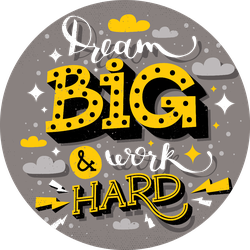 Dream Big and Work Hard Sticker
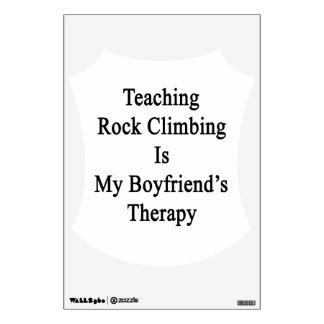 Teaching Rock Climbing Is My Boyfriend's Therapy Wall Sticker
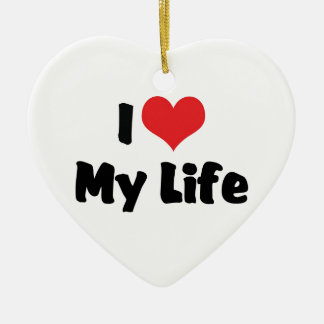 I Love My Life Ceramic Ornament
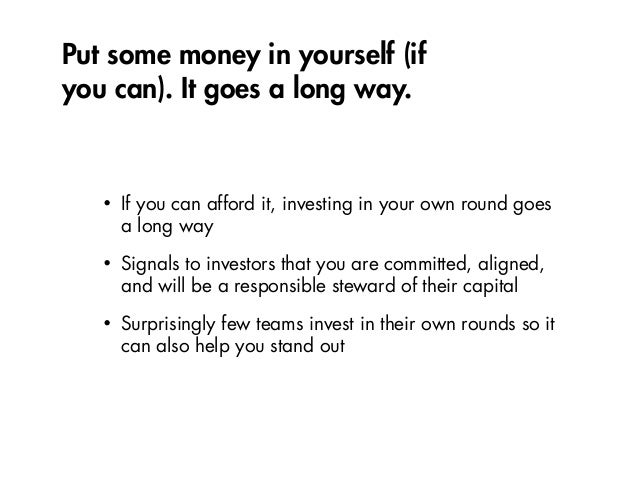 Put some money in yourself (if you can). It goes a long way. • If you can afford it, investing in your own round goes a lo...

* EXERCISE DESCRIPTION
Write out, with no pictures, only the lines from the line containing "Teaching Rock Climbing" through the last line of the listing above, exactly and with both ends included.

* RESULT
 Teaching Rock Climbing Is My Boyfriend's Therapy Wall Sticker
 I Love My Life Ceramic Ornament
 Put some money in yourself (if you can). It goes a long way. • If you can afford it, investing in your own round goes a lo...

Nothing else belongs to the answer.